§ WORK TO DO
Count the lines in the entries below that contain the word "jersey". Reply with the number alone.

§ GIVEN INFORMATION
──────────
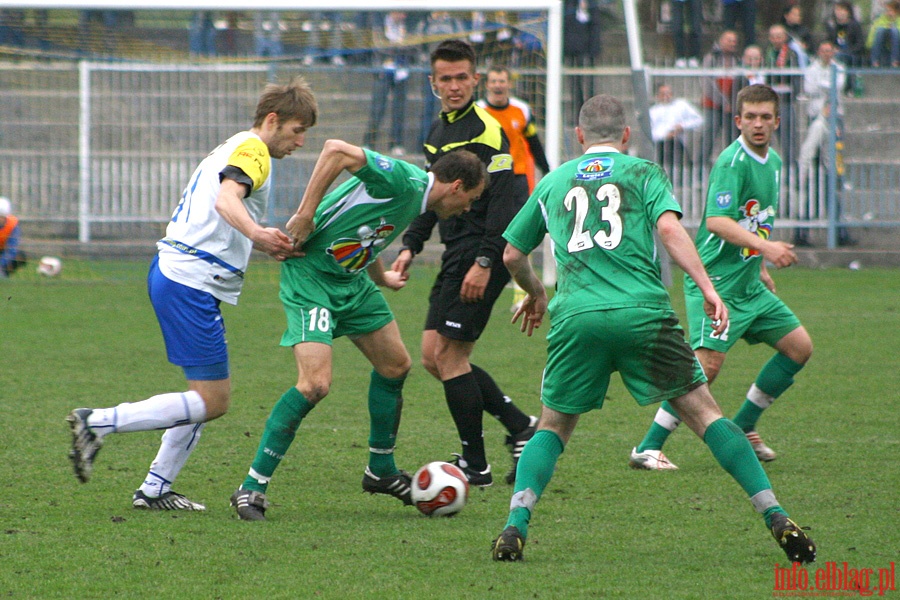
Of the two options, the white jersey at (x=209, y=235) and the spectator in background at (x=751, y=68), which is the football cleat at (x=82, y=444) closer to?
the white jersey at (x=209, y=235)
──────────
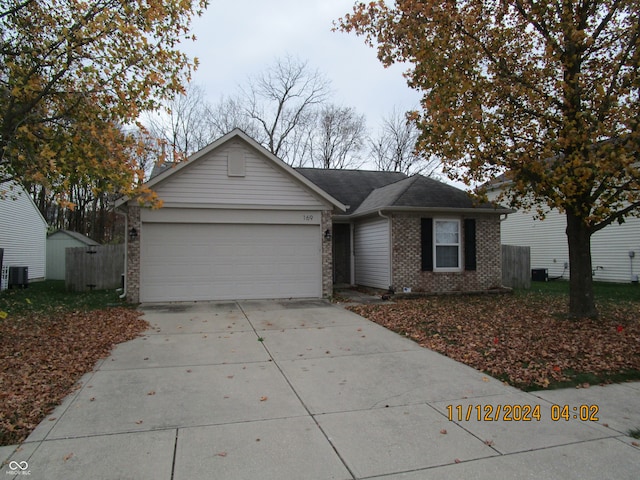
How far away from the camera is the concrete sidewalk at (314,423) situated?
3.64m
──────────
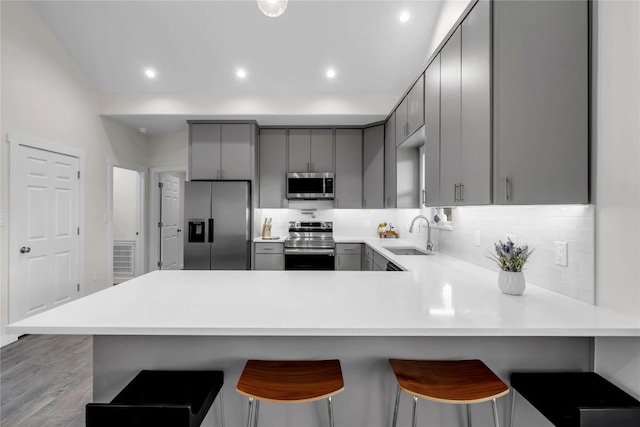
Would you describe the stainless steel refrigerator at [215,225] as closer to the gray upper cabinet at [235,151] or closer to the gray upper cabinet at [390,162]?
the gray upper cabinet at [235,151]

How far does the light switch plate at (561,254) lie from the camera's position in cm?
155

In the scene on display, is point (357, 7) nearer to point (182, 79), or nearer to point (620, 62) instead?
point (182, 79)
──────────
§ WORKED SOLUTION
2